International career
- Years: Team / Apps / (Points)
- 1981-1988: Italy / 45 / (36)

Coaching career
- Years: Team
- 1993-1997: Benetton Treviso
- 1997-1999: Udine Rugby
- 2015-2010: Benetton Treviso(under-20)

= Gianni Zanon =

Italy international rugby union player

Gianni Zanon (born 3 March 1960 in Treviso) is a former Italian rugby union player and a current coach. He played as a flanker.

Zanon started his career at Tarvisium, where he played until 1979/80. He moved then to Benetton Treviso, where he stayed from 1980/81 to 1992/93. He won three Italian Championship titles, in 1982/83, 1988/89 and 1991/92.

He had 45 caps for Italy, from 1981 to 1991, scoring 9 tries, 36 points on aggregate. He was called for the 1987 Rugby World Cup, playing in a single game, and for the 1991 Rugby World Cup, where he was the captain, playing in two games. He never scored in either occasions.

After finishing his player career, he became a coach. He was one of the two head coaches of Benetton Rugby Treviso, with Oscar Collodo, from 1993/94 to 1996/97, winning the National Championship in 1996/97. He was the coach of Udine Rugby, from 1997/98 to 1998/99. He returned to Benetton Rugby in 2005/06, being in charge of the second team and of the U-16 and U-20 categories, until 2009/10. In 2010, he was nominated technical coordinator of the youth categories.

[Provided material]

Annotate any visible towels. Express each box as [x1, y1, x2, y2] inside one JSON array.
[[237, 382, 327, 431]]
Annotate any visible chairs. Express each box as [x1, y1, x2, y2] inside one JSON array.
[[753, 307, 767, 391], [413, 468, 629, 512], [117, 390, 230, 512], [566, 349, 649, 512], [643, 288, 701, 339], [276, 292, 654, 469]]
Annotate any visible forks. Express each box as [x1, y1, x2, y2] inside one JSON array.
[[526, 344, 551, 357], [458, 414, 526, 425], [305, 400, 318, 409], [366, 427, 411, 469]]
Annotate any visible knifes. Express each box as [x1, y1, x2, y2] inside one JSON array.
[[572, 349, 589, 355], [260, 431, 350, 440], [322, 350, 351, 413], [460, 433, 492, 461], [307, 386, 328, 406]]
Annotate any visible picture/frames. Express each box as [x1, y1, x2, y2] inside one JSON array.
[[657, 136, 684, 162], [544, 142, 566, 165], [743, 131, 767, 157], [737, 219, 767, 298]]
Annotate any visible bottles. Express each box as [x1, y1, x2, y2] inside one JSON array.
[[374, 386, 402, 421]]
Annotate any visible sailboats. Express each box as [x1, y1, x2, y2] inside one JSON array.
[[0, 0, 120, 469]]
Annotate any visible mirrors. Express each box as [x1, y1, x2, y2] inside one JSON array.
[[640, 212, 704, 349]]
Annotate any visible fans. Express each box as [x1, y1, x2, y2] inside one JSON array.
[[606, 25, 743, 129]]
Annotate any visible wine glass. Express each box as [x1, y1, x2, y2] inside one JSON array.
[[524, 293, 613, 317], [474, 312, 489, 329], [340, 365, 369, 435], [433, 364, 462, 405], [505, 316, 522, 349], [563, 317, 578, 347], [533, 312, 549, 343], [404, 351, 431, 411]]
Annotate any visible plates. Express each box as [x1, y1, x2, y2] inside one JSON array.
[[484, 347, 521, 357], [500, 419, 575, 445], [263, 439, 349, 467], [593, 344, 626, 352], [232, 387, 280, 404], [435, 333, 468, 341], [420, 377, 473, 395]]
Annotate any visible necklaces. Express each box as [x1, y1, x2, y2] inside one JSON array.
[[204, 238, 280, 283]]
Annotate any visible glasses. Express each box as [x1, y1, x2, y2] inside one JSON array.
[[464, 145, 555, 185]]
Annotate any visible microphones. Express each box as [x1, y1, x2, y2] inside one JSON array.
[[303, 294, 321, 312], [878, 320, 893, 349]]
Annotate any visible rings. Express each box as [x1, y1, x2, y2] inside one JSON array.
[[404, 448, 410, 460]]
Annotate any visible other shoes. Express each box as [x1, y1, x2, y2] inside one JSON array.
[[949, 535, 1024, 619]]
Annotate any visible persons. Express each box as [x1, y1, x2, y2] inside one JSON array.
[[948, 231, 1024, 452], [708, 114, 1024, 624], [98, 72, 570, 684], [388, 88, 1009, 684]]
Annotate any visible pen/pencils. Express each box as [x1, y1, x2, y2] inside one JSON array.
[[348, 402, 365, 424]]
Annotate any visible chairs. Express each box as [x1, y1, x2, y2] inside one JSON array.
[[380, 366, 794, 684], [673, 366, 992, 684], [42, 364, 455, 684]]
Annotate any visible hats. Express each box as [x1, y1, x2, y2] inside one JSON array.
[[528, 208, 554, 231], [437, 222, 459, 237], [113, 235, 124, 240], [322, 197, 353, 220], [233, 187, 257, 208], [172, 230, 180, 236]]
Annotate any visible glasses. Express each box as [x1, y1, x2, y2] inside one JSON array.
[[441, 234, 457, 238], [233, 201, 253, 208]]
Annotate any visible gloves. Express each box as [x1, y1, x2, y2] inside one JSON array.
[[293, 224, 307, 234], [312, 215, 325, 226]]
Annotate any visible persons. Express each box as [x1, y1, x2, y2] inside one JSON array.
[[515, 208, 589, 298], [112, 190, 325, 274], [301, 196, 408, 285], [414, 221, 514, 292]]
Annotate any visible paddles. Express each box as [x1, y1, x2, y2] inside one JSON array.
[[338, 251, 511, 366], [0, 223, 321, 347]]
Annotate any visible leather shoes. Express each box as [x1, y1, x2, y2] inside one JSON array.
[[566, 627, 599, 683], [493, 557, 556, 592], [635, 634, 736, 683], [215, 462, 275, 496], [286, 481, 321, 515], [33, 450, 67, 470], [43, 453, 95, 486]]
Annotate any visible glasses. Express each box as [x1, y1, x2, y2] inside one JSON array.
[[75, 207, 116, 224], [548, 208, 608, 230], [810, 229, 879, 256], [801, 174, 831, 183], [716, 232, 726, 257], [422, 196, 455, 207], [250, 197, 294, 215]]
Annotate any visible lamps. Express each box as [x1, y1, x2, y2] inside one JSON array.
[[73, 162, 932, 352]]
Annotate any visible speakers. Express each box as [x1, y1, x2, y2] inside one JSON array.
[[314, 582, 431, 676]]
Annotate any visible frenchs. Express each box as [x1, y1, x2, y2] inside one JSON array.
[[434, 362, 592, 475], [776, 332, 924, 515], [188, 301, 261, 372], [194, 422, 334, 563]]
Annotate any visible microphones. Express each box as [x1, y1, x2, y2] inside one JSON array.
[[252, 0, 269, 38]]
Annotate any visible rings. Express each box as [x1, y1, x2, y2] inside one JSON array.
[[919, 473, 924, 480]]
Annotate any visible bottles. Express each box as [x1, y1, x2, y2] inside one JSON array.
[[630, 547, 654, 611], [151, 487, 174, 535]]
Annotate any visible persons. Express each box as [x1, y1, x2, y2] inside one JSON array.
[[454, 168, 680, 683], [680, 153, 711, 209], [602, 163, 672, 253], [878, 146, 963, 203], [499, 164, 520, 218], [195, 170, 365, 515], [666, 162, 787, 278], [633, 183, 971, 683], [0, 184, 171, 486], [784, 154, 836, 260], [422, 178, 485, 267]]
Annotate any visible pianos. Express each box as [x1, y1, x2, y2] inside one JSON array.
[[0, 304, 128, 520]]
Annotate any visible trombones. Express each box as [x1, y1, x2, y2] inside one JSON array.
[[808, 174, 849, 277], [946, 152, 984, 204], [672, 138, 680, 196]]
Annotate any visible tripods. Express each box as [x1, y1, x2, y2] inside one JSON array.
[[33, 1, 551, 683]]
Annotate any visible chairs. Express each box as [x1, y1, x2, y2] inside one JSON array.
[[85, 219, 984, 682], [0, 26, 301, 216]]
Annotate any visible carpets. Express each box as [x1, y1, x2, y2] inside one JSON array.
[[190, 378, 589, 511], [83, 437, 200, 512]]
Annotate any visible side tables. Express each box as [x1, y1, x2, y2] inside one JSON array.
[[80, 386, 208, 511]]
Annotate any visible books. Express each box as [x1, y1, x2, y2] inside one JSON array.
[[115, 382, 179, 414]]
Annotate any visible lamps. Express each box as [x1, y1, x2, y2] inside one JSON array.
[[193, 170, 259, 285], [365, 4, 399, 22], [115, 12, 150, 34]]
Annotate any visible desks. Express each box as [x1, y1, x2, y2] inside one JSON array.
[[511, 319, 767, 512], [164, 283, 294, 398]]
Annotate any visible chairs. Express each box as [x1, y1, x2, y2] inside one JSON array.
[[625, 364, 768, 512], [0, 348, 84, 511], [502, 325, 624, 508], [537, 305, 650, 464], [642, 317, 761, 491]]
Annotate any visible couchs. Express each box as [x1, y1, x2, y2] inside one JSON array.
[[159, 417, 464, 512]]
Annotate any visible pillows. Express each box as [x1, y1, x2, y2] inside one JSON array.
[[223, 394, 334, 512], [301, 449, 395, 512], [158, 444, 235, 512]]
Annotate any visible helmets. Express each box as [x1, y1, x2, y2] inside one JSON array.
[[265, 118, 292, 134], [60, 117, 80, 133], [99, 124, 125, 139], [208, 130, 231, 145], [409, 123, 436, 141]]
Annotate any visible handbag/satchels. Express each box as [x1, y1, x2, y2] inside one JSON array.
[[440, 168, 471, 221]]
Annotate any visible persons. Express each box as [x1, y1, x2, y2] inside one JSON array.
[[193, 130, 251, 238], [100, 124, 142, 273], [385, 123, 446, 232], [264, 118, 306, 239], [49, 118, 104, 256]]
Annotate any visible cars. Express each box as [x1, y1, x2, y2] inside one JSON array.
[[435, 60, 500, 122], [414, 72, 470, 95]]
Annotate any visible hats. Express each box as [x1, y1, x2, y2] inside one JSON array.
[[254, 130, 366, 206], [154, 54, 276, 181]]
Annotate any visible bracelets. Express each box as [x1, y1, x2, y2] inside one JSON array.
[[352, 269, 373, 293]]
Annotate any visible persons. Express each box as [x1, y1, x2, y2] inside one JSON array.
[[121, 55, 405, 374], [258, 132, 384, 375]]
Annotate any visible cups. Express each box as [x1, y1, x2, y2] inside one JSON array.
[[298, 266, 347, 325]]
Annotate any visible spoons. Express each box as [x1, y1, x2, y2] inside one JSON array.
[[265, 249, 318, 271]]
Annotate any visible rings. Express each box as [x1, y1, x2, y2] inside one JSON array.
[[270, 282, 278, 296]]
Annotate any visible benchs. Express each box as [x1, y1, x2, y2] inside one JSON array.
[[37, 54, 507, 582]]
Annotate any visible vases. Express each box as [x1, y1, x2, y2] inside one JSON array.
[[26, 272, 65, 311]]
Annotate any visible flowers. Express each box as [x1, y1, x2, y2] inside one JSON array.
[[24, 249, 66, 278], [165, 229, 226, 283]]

[Work to complete]
Reproduce the passage of the Gianni Zanon text starting with "- 1981-1988: Italy" and going on through "as a flanker.", copied word for word.

[Answer]
- 1981-1988: Italy / 45 / (36)

Coaching career
- Years: Team
- 1993-1997: Benetton Treviso
- 1997-1999: Udine Rugby
- 2015-2010: Benetton Treviso(under-20)

= Gianni Zanon =

Italy international rugby union player

Gianni Zanon (born 3 March 1960 in Treviso) is a former Italian rugby union player and a current coach. He played as a flanker.